• _QUESTIONS ET EXERCICES_:
1 - D'après le texte sur le rêve, qu'a représenté Pierre de La Ramée sous forme de schéma d'arborescence ?
2 - Rédigez la suite du texte sur le rêve en reprenant après sa dernière phrase.

L’interrogation sur « les causes du rêve » s’insinue jusque dans Le Ballet des Songes (qui) sera dansé au Collège de Clermont de la Compagnie de Jésus le 5 août 1671. Ses « quatre parties représentent successivement les causes générales des songes (I), les causes particulières des songes dans les quatre humeurs (II), les songes trompeurs (sous l’emprise de l’illusion) (III) puis les songes véritables (d’origine divine) » (Marie Demeillez, Une culture de la danse in Histoire de l’Opéra français sous la direction de Hervé Lacombe, Fayard, 2021). Rappelons que, le 23 février 1653, la quatrième partie du Ballet royal de la nuit était déjà hantée par quatre démons figurant les quatre tempéraments du corps humain. Ils alimentent quatre songes : ceux du colérique, du sanguin, du flegmatique et du mélancolique. Manifestement, la musique fait œuvre de vulgarisation tandis que les savants développent leurs découvertes dans des traités.

Dans un dernier chapitre (L’altérité onirique. Images et langages), Claire Gantet s’interroge sur le mécanisme qui transforme le contenu latent du rêve en « contenu manifeste » (pour paraphraser Sigmund Freud, Sur le rêve, 1901). A commencer par la relation biaisée que le rêveur entretient avec la réalité. Aussi, faire du songe un objet d’enseignement universitaire suscite-t-il l’hilarité de la part des confrères de Juan Luis Vivès (1492-1540). Car, abandonnant l’exercice scolastique de la classification, ce dernier se concentre sur la manière de rendre compte des images et des langages propres aux rêves. Ainsi ouvre-t-il la voie à quatre axes de recherche que Claire Gantet illustre par l’exemple. Pour commencer, la hiérarchie des cinq sens est visualisée en forme de schéma d’arborescence par Pierre de La Ramée (1515-1572). Celle-ci accorde une priorité de la vue sur l’ouïe dans l’expérience onirique dès lors que « le songe (est) la plupart du temps caractérisé comme une succession d’images ». D’images quelquefois déformées par le diable qui pouvait, selon Johannes Wier, « apporter des apparences semblant réelles aux organes sensoriels ». Images de « l’âme plongée dans un espace sensoriel » que les artistes s’ingénient à vouloir représenter. Comme l’aquarelle d’Albrecht Dürer (1471-1528). Sans doute la première représentation d’une vision onirique autobiographique. L’approche métaphysique du rêve cède du terrain au bénéfice de l’approche scientifique.

Un pas supplémentaire est franchi lorsque les humanistes s’intéressent aux hiéroglyphes que Leon Battista Alberti (1404-1472) interprète comme « des symboles qui renvoyaient à des mots ou des séries de pensées » qui n’attendraient que leur déchiffreur. Constituaient-ils ce langage primordial permettant d’accéder aux clés de la connaissance ? De fait, les images oniriques ne tarderont pas à être rapprochées de ce langage symbolique mythique.

• _DONNÉES ENREGISTRÉES_:
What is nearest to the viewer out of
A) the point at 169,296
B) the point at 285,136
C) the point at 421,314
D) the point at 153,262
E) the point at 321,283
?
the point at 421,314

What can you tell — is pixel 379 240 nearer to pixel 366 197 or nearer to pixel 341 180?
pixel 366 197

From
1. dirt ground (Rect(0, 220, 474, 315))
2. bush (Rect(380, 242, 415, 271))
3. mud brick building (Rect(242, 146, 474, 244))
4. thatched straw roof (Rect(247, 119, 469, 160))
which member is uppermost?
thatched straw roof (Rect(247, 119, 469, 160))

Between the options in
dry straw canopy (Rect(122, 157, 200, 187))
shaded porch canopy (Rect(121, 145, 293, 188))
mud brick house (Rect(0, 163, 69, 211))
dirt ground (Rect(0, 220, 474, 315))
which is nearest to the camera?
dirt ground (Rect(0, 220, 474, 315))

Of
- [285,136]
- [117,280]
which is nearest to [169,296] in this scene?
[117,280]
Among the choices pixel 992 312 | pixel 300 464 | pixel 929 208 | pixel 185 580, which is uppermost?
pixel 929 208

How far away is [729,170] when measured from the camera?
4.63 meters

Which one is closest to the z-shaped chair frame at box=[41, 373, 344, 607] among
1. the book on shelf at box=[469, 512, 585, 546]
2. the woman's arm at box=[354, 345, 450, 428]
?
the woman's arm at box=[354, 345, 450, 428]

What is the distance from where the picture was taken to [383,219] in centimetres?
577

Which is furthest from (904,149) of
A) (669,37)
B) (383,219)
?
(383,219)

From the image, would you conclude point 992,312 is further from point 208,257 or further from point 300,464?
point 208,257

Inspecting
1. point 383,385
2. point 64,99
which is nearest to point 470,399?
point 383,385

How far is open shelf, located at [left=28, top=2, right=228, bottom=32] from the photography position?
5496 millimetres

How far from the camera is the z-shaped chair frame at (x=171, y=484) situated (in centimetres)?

• _CORRIGÉ PAR EXERCICE_:
1 - La hiérarchie des cinq sens.

2 -
En parallèle, d’autres pistes sont exploitées pour « rendre compte de l’âme en proie au rêve ». D’abord, « l’art de la mémoire », cultivée depuis les rhétoriciens antiques, s’attache à enregistrer les images du rêve jusque dans leur moindre détail en les associant aux « affects ou passions de l’âme » qui les alimentent. Ainsi, la gravure représentant le rêve que fit (peut-être) le prince-électeur Friedrich der Weise de Saxe (1486-1525), en l’an 1517 à Schweinitz, fourmille-t-il de détails et se caractérise-t-il par la volonté de son auteur d’en intensifier la dramaturgie. Ensuite, s’interrogeant sur la production des images oniriques, l’idée d’un « œil intérieur » est réinterprétée à partir de la représentation des trois yeux d’Hugues de Saint-Victor (vers 1097-1141) : un œil sensitif qui alimente le rêve corporel, un œil rationnel et l’oculus mentalis apte à recueillir la vision divine. Une autre représentation de l’imagination est figurée en camera obscura (chambre noire) à l’intérieur de laquelle le diable lui-même pouvait projeter ses images. Alimentée par un regain d’expérimentations scientifiques (cabinets de miroirs, instruments d’optique, lanternes magiques) la vision onirique glisse peu à peu vers la fantasmagorie qui inspirera, bien plus tard, Ernst Theodor Amadeus Hoffmann (1776-1822). « Désormais, le songe n’est plus seulement une succession d’images, mais (il devient) aussi une histoire ».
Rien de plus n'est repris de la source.